O Congresso Nacional entra em recesso parlamentar neste sábado (18), deixando para o segundo semestre a votação de pautas consideradas estratégicas por movimentos sociais e pelo governo federal. Entre elas estão o projeto que criminaliza a misoginia, a proposta de redução da jornada de trabalho com o fim da escala 6×1 e a PEC da Segurança Pública, temas que deverão voltar ao centro do debate legislativo a partir de agosto.

O adiamento ocorre em meio ao acirramento das disputas políticas e ao avanço das articulações para as eleições de 2026, cenário que tem influenciado a definição das prioridades na Câmara dos Deputados e no Senado.

Para a vice-líder do PT na Câmara, deputada Maria do Rosário (PT-RS), a principal pendência deixada antes do recesso foi a não apreciação do projeto que tipifica a misoginia como crime. A proposta já foi aprovada pelo Senado e aguarda votação pelos deputados.

“O Congresso avançou em pautas importantes no primeiro semestre, como a aprovação do fim da escala 6×1 na Câmara e de leis de proteção às mulheres, entre elas a do vicaricídio e a das tornozeleiras eletrônicas para agressores.
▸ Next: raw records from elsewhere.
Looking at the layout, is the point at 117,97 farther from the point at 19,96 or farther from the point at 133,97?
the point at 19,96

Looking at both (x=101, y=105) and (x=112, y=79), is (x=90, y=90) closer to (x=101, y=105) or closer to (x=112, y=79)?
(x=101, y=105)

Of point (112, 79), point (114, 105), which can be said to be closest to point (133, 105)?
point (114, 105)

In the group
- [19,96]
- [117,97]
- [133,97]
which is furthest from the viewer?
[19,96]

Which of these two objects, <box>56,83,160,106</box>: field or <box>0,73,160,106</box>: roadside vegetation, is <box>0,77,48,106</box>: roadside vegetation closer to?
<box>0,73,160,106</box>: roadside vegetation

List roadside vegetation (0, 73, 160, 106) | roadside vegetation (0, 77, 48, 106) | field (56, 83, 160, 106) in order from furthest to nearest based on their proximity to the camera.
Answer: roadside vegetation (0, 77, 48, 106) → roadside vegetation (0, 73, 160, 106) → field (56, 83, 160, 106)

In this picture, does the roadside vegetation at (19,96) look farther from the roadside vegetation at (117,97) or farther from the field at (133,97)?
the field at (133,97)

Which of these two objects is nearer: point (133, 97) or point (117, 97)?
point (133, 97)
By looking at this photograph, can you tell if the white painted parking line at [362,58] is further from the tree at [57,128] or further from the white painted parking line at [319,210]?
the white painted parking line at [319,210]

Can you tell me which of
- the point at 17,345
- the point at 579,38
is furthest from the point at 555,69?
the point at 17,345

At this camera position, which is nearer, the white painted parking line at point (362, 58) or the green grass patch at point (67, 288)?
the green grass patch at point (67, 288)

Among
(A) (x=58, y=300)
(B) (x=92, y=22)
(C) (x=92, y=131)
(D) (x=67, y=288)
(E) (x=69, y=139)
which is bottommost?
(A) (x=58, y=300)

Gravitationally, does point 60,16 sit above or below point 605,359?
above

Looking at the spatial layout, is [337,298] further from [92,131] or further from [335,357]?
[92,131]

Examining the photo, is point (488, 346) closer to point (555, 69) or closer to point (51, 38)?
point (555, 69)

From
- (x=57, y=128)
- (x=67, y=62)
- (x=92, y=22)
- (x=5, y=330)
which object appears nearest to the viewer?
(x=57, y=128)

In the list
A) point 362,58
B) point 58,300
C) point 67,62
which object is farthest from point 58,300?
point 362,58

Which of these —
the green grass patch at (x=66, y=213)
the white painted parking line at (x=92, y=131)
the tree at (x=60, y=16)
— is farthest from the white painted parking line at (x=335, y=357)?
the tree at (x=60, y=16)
Mas deixou de cumprir um compromisso fundamental: votar o projeto que criminaliza a misoginia antes do recesso”, afirmou a parlamentar ao Brasil de Fato.

Segundo Maria do Rosário, a expectativa é que a matéria seja retomada logo na reabertura dos trabalhos legislativos. “A mobilização do governo e da sociedade civil é para que a Câmara vote o texto já em agosto, preservando a versão aprovada pelo Senado. A intenção é garantir que o presidente Lula possa sancionar a lei o quanto antes, para que ela já tenha efeitos durante o período eleitoral”, disse.
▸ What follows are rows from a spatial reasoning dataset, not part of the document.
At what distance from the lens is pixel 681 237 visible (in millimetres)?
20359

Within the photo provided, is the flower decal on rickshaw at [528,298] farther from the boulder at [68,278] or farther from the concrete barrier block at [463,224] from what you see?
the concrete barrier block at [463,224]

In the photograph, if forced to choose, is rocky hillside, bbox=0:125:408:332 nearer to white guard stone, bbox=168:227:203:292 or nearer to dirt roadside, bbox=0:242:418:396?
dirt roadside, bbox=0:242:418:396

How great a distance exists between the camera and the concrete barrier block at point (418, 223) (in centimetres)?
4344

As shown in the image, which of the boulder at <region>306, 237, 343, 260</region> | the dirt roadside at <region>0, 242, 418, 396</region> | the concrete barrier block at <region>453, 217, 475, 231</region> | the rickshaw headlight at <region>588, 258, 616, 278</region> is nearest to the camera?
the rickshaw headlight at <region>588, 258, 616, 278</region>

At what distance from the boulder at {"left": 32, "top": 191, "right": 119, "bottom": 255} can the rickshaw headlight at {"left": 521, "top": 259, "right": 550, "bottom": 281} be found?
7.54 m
A deputada também criticou a demora na tramitação da proposta que extingue a escala 6×1. Embora o texto já tenha sido aprovado pela Câmara, ele ainda não começou a ser analisado pelo Senado.
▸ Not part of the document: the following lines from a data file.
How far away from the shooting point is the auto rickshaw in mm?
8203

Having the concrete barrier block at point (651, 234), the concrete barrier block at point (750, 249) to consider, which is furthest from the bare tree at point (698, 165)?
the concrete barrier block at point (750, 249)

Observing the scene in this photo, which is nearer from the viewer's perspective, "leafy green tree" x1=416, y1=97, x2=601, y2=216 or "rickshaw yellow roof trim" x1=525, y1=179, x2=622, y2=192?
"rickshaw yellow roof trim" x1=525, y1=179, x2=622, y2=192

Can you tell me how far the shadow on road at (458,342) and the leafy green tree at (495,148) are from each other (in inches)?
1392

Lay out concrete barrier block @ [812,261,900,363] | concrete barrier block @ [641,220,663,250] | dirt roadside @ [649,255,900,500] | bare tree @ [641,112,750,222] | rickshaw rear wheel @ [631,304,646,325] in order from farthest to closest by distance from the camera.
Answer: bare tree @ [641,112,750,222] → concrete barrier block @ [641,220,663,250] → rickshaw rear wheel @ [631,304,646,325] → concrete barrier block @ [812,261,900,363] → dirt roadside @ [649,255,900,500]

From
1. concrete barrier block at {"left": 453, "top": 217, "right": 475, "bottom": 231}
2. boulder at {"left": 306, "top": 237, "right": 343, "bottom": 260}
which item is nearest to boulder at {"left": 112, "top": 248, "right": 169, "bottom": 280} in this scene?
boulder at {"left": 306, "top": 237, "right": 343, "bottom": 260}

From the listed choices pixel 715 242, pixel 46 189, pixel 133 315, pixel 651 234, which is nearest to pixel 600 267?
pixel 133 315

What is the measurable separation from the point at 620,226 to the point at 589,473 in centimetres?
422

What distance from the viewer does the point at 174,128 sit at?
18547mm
“A pressão dos sindicatos e dos movimentos sociais precisa se voltar ao presidente do Senado, Davi Alcolumbre. Não há justificativa para que uma proposta com tamanho impacto na vida da classe trabalhadora continue sem ser pautada”, afirmou.

Além dessas matérias, o Congresso também adiou a análise de outras propostas relevantes, como a PEC da Segurança Pública, projetos de regulamentação da inteligência artificial e iniciativas voltadas ao setor de minerais estratégicos. A expectativa é que essas discussões sejam retomadas nos esforços concentrados previstos para agosto.

Sentado em pautas

O presidente do Congresso, senador Davi Alcolumbre (União Brasil-AP), segue sentado em pautas prioritárias ao governo Lula. Ele havia sinalizado interesse em dar andamento à pauta pelo fim da 6×1 se conseguisse uma reunião com o presidente da República.

Contudo, o chefe do Executivo não demonstrou interesse ou disponibilidade de agenda para este encontro, o que, segundo interlocutores de Alcolumbre ouvidos pela reportagem, dificultou o suposto avanço. A avaliação é desmentida no Planalto, que sinaliza desinteresse do senador no projeto.